Extreme Simplicity: Attribution requires one forward pass and cosine ranking; intervention requires one scalar. Yet, it achieves success in jailbreaking, reasoning enhancement, language control, and recognition disabling.
Intervention as Weight Modification: SAMI is equivalent to scaling columns of the output projection matrix, affecting only ~0.1% of weights with minimal deployment cost.
Mechanistic Research Tool: The stability of module locations provides quantitative evidence for hypotheses like "surface-level alignment" and "late-layer translation," moving interpretability from "explaining single inputs" to "localizing conceptual components."

Limitations & Future Work¶

Monosemanticity Issues: Negative intervention on "San Francisco" causes untruthful answers (e.g., claiming NYC is in California), likely due to feature splitting or polysemy in SAEs.
Concept Vector Ceiling: The method relies heavily on the quality of \(v_c\); high-quality, interpretable SAE feature sets are currently scarce.
Empirical Selection of TopK and \(s\): \(K\) is determined by heatmap gaps and \(s\) via grid search; automated selection criteria are lacking.
Double-Edged Sword of Jailbreaking: Improving jailbreak success by modifying only 0.1% of weights highlights the vulnerability of attention-level safety mechanisms.
Outlook: Combining module discovery with more monosemantic feature dictionaries and automating \(K/s\) selection.

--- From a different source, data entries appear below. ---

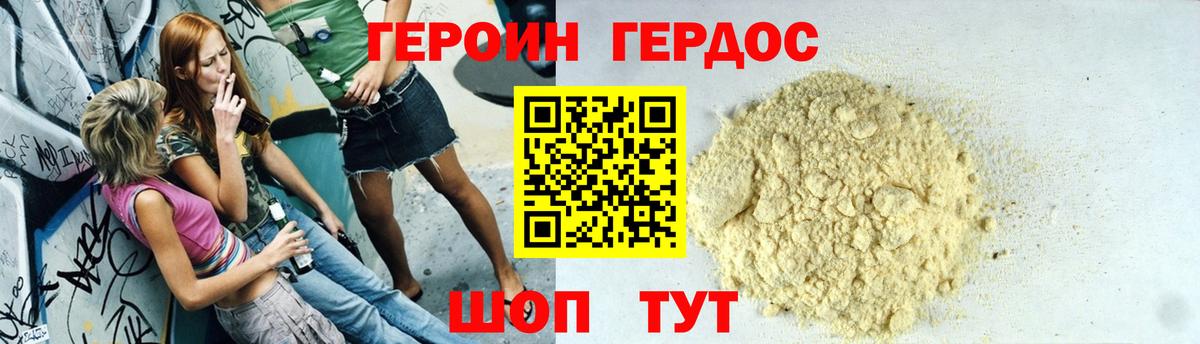 ГЕРОИН VHQ Тулун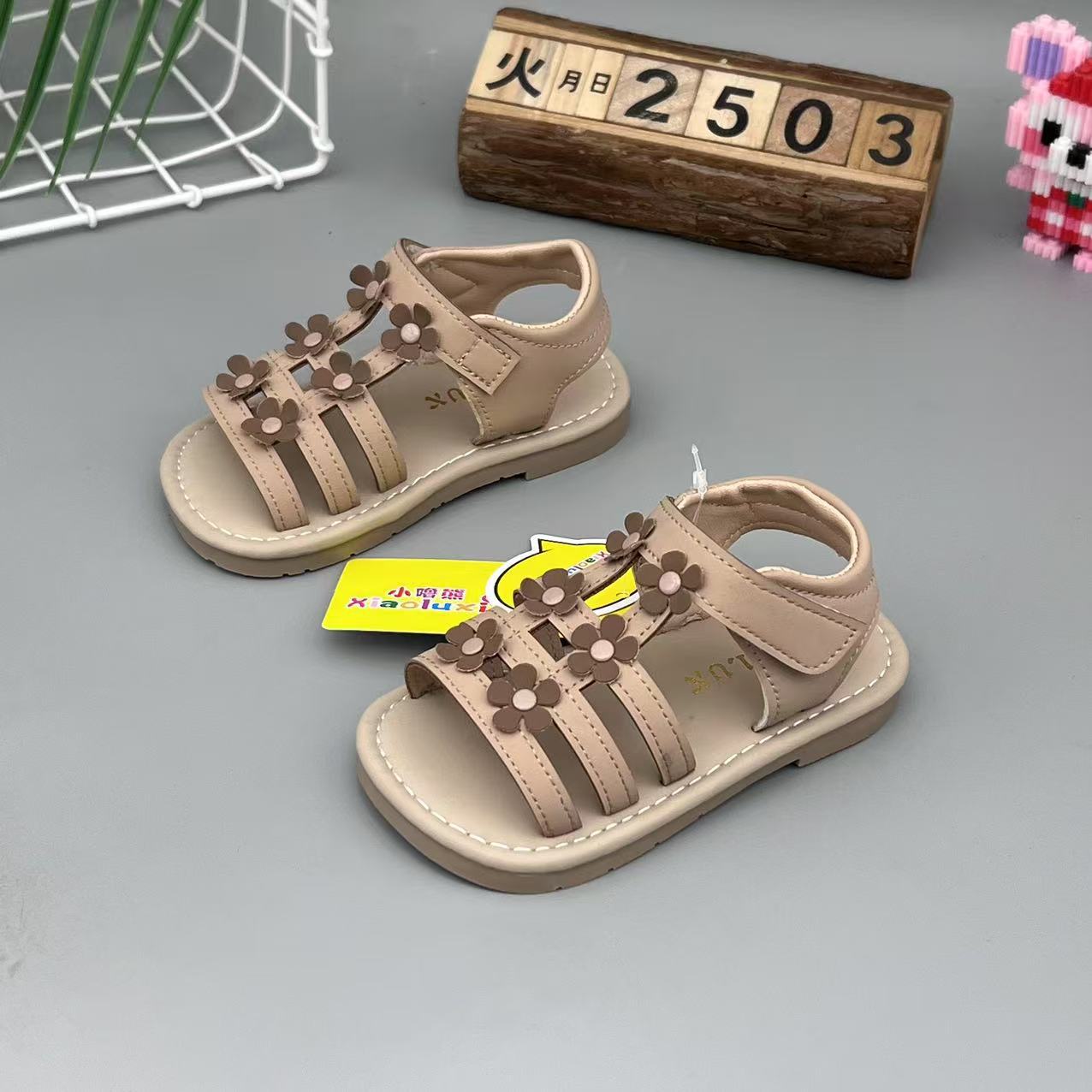 微信图片_202504281944471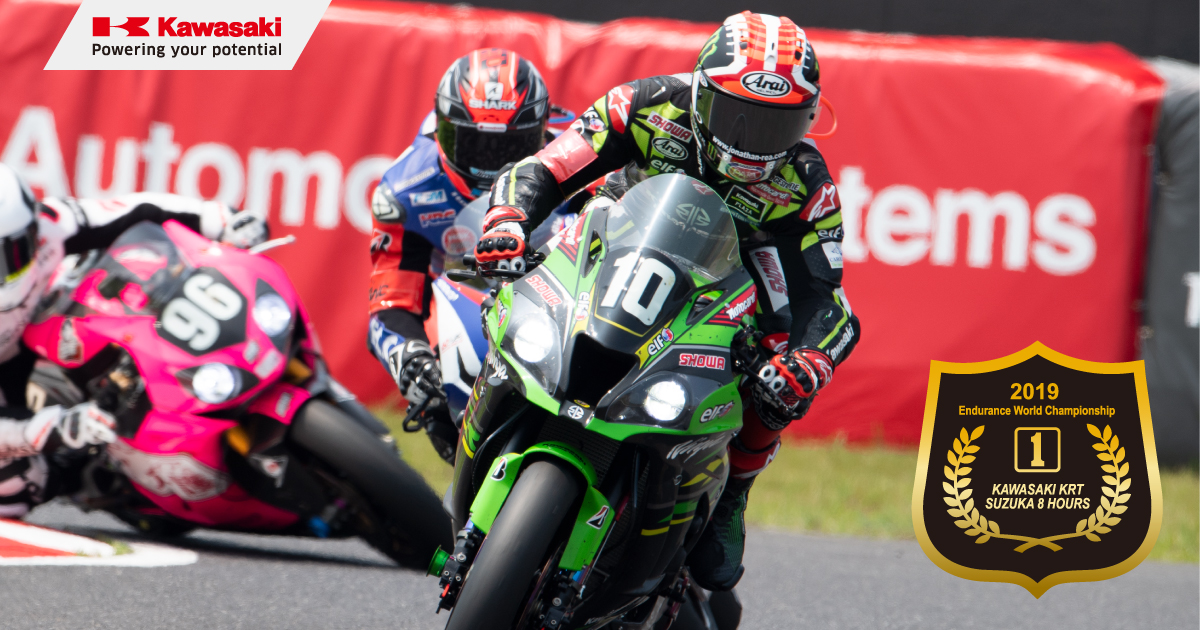 2019年鈴鹿8耐レースレポート -カワサキ26年ぶり優勝の裏側- | ANSWERS 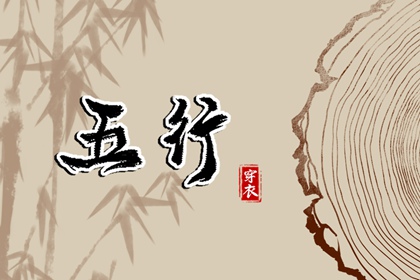 万年历黄道吉日吉时查_万年历搬家黄道吉日_日历表黄道吉日万年历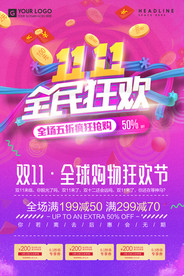 双11促销海报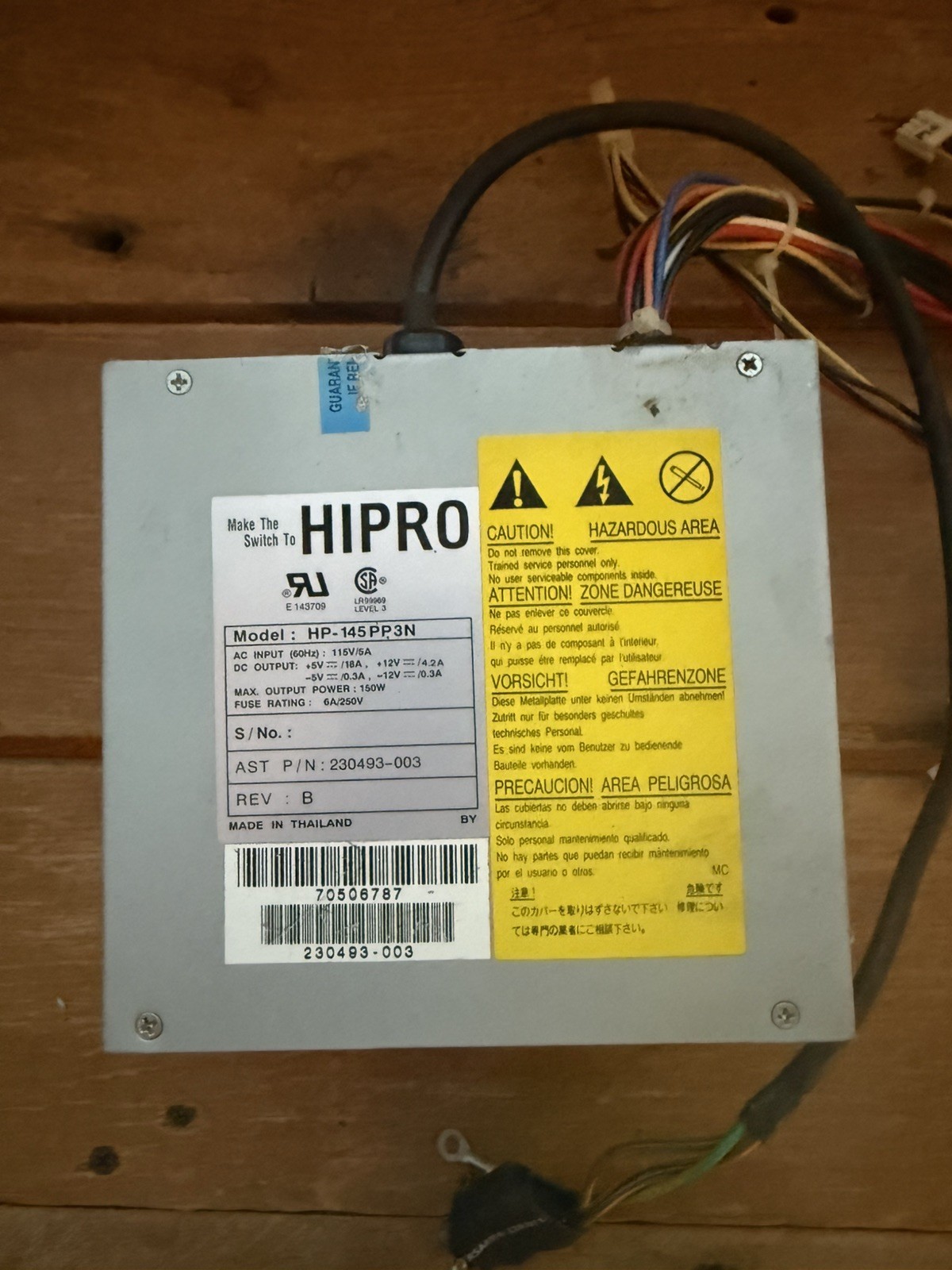 HP-145PP3N, 230493-003 HIPRO / AST RESEARCH INC 145W POWER SUPPLY | tested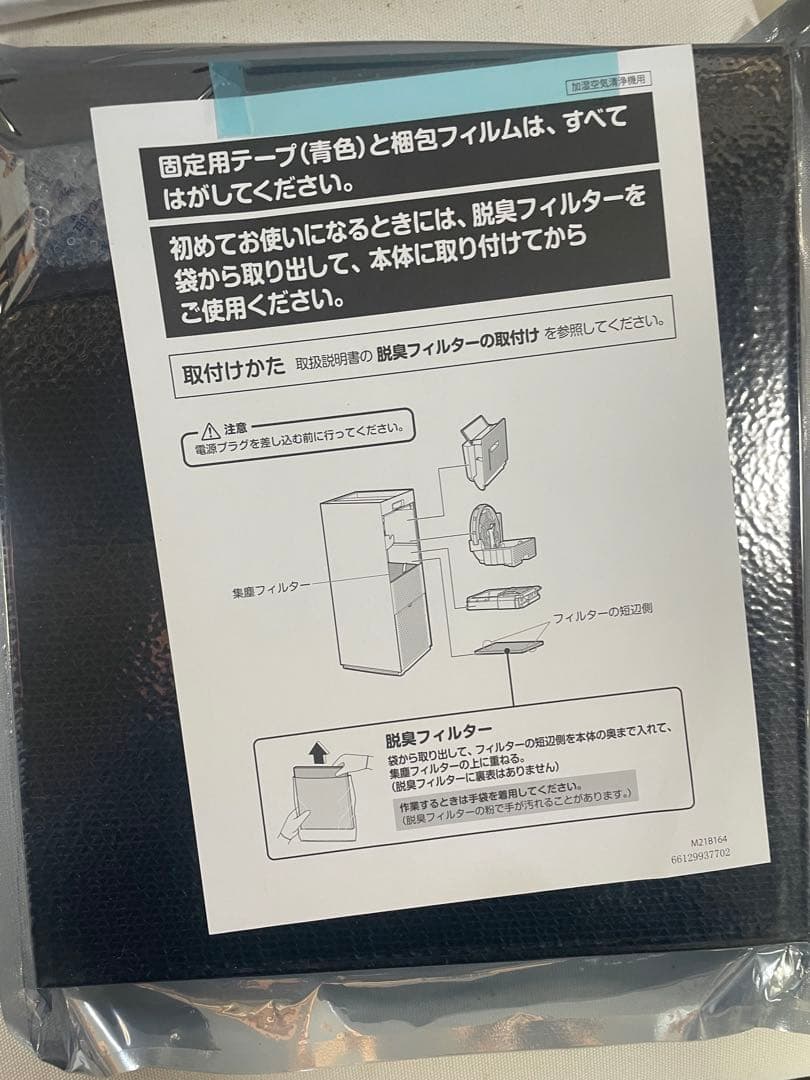 m&m 様専用 ダイキン空気清浄機 MCK70ZE2 2023年製美品 - メルカリ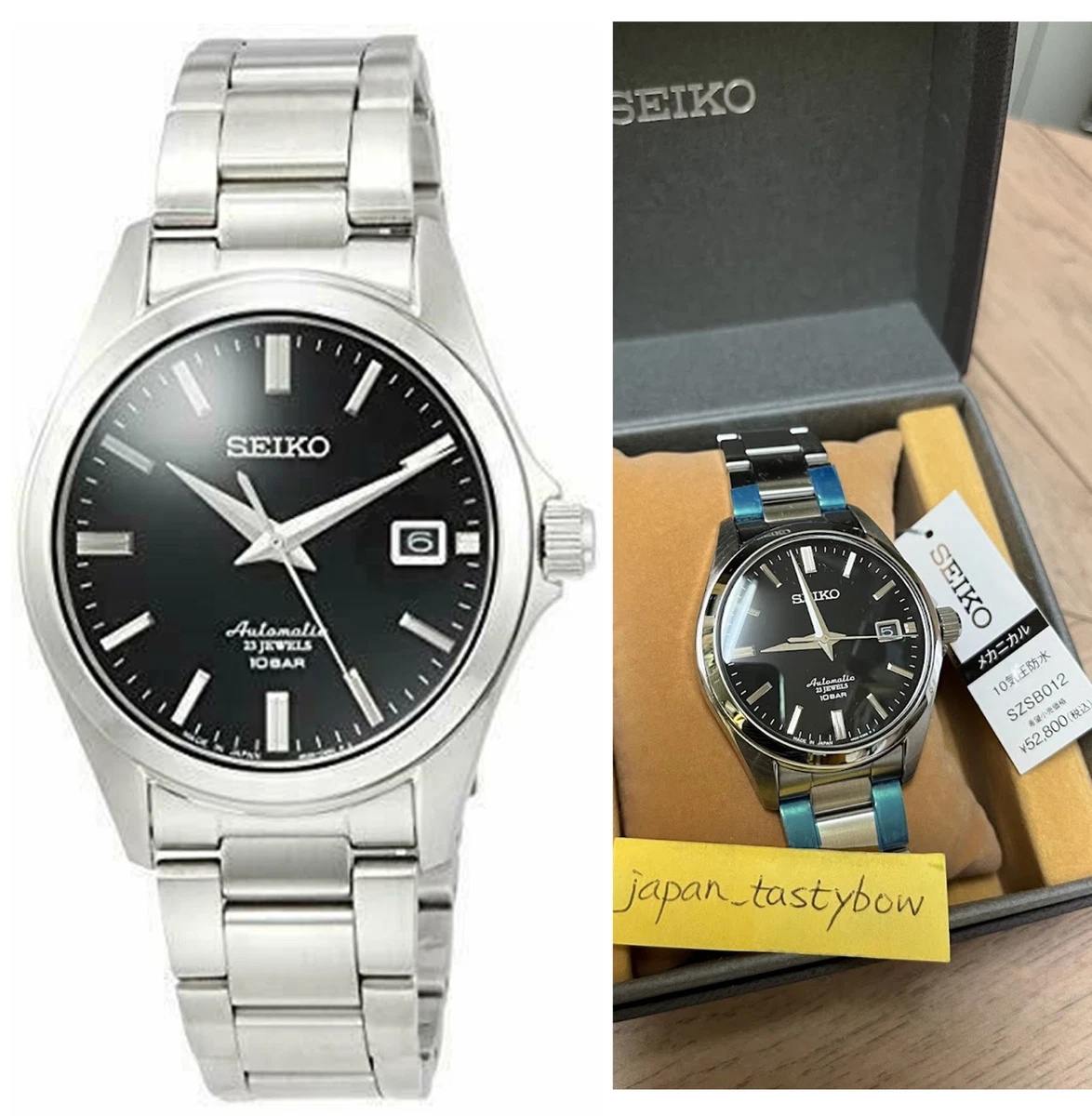 Seiko sarb033 ebay sale
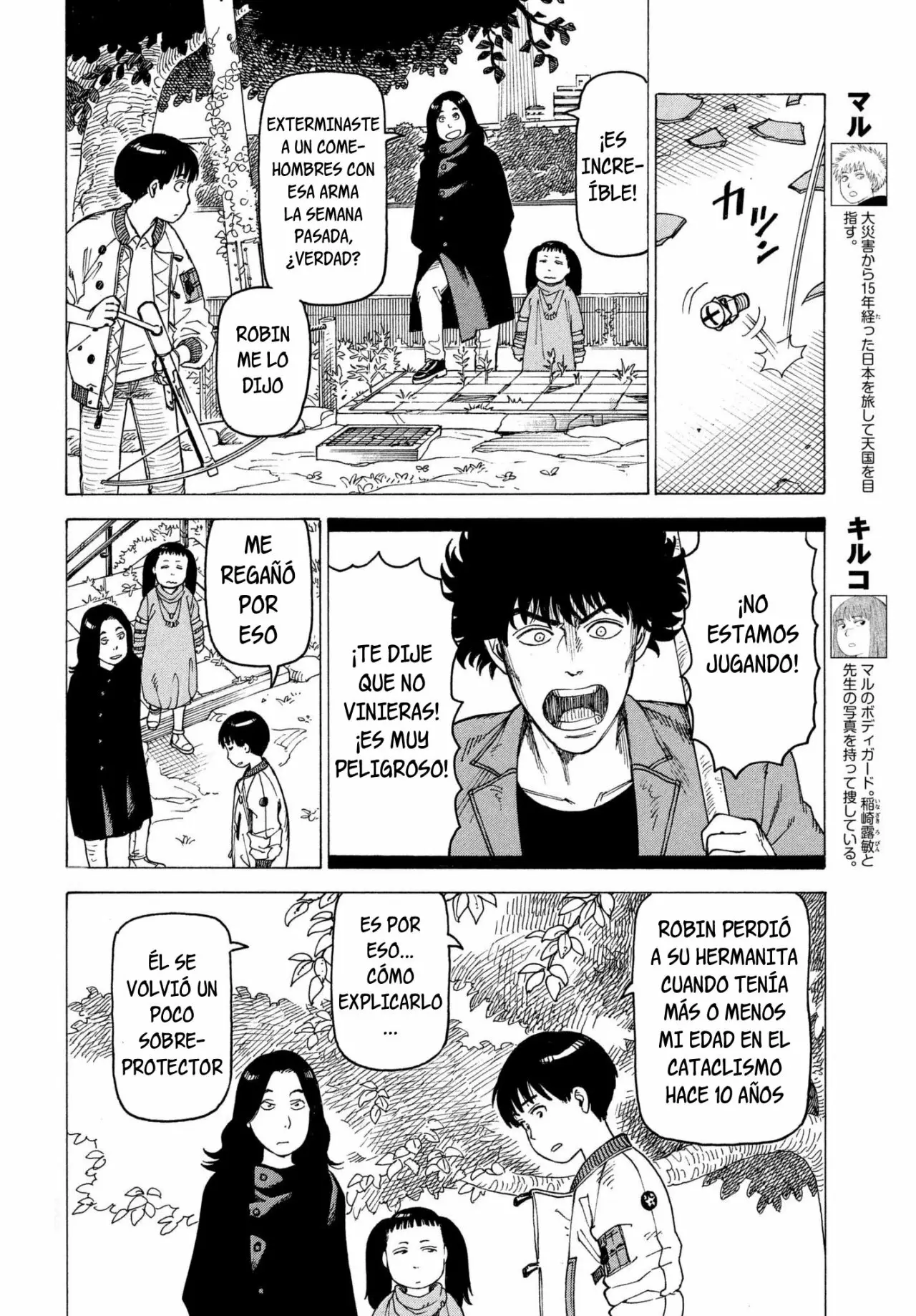 Tengoku Daimakyou Capítulo 8 - Page 23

MLP Attribution (ROME/MEMIT, Meng et al.): This work takes the opposite path, proving attention heads are effective carriers for knowledge localization, filling a gap in a field biased toward MLPs.
Residual Stream / Logit Lens (Elhage et al. 2021): The idea of comparing partial residual streams with concept vectors directly stems from these foundational works.
Vector Steering (Arditi et al. 2024): SAMI uses scalar scaling instead of static pre-computed vectors, proving stronger in jailbreaking and being prompt-agnostic.
Multilingual Mechanisms / Surface-Level Alignment: Provides new quantifiable evidence for late-layer translation mechanisms and the pre-training origin of knowledge.

Rating¶

Novelty: ⭐⭐⭐⭐⭐ A simple, universal pipeline for "Concept → Vector → TopK Heads → Scalar Intervention."
Experimental Thoroughness: ⭐⭐⭐⭐ Validated across four domains and multiple modalities, though it lacks extensive quantitative comparison with alternative attribution baselines.
Writing Quality: ⭐⭐⭐⭐ Logical progression from residual streams to SAMI is clear and well-illustrated.
Value: ⭐⭐⭐⭐⭐ A practical tool for control (reasoning, language) and a significant contribution to AI safety by revealing attention-level vulnerabilities.